_EXERCISE TASKS_.
(1) In the passage about joining well tubulars on a drilling rig, what holds the elevator above the platform?
(2) Carry on the passage about joining well tubulars on a drilling rig from the point where it stops.

1. Field of the Invention
The present invention relates to an apparatus and methods for facilitating the connection of tubulars. More particularly, the invention relates to an interlock system for a ton drive and a snider for use in assembling or disassembling tubulars.
2. Background of the Related Art
In the construction and completion of oil or gas wells, a drilling rig is constructed on the earth's surface to facilitate the insertion and removal of tubular strings into a wellbore. The drilling rig includes a platform and power tools such as an elevator and a spider to engage, assemble, and lower the tubulars into the wellbore. The elevator is suspended above the platform by a draw works that can raise or lower the elevator in relation to the floor of the rig. The spider is mounted in the platform floor. The elevator and spider both have slips that are capable of engaging and releasing a tubular, and are designed to work in tandem. Generally, the spider holds a tubular or tubular string that extends into the wellbore from the platform. The elevator engages a new tubular and aligns it over the tubular being held by the spider. A power tong and a spinner are then used to thread the upper and lower tubulars together. Once the tubulars are joined, the spider disengages the tubular string and the elevator lowers the tubular string through the spider until the elevator and spider are at a predetermined distance from each other. The spider then re-engages the tubular string and the elevator disengages the string and repeats the process. This sequence applies to assembling tubulars for the purpose of drilling a wellbore, running casing to line the wellbore, or running wellbore components into the well. The sequence can be reversed to disassemble the tubular string.

_INFORMATION SHOWN_.
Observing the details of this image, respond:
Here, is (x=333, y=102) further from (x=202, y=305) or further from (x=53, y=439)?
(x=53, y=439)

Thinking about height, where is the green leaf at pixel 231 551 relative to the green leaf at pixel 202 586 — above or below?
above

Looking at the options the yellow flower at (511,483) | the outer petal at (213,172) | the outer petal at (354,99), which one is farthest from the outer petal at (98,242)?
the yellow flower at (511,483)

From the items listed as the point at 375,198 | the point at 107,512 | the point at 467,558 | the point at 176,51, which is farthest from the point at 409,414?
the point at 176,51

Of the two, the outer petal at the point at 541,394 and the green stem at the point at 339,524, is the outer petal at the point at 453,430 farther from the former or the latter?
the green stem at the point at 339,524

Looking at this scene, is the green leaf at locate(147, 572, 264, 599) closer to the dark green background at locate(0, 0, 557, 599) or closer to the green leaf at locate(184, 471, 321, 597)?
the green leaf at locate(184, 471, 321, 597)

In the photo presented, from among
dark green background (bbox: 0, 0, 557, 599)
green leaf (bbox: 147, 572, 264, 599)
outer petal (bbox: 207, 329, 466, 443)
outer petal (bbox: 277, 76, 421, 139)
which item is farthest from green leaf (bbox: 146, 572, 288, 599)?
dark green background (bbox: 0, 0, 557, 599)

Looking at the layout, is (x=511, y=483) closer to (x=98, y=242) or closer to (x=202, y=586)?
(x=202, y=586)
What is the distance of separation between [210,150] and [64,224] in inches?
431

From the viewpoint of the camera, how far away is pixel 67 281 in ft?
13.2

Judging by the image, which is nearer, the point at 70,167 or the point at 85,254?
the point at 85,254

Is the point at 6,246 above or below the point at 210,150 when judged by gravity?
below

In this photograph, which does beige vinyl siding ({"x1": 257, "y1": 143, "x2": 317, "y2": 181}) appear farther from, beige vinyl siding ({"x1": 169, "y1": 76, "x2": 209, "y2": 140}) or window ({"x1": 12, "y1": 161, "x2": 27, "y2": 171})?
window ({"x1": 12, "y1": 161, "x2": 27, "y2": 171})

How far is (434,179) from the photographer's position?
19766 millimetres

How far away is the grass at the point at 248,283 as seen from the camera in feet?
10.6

_RESPONSES PER TASK_.
(1) A draw works

(2)
During the drilling of a wellbore, a drill string is made up and is then necessarily rotated in order to drill. Historically, a drilling platform includes a rotary table and a gear to turn the table. In operation, the drill string is lowered by an elevator into the rotary table and held in place by a spider. A Kelly is then threaded to the string and the rotary table is rotated, causing the Kelly and the drill string to rotate. After thirty feet or so of drilling, the Kelly and a section of the string are lifted out of the wellbore, and additional drill string is added.
The process of drilling with a Kelly is expensive due to the amount of time required to remove the Kelly, add drill string, reengage the Kelly, and rotate the drill string. In order to address these problems, top drives were developed.
For example, International Application Number PCT/GB99/02203, published on Feb. 3, 2000 discloses apparatus and methods for connecting tubulars using a top drive. In another example, FIG. 1 shows a drilling rig 100 configured to connect and run casings into a newly formed wellbore 180 to line the walls thereof. As shown, the rig 100 includes a top drive 200, an elevator 120, and a spider 400. The rig 100 is built at the surface 170 of the well. The rig 100 includes a traveling block 110 that is suspended by wires 150 from draw works 105 and holds the top drive 200. The top drive 200 has a gripping means 301 for engaging the inner wall of the casing 15 and a motor 240 to rotate the casing 15. The motor 240 may rotate and thread the casing 15 into the casing string 16 held by the spider 400. The gripping means 301 facilitate the engagement and disengagement of the casing 15 without having to thread and unthread the casing 15 to the top drive 200. Additionally, the top drive 200 is coupled to a railing system 140. The railing system 140 prevents the top drive 200 from rotational movement during rotation of the casing string 16, but allows for vertical movement of the top drive 200 under the traveling block 110.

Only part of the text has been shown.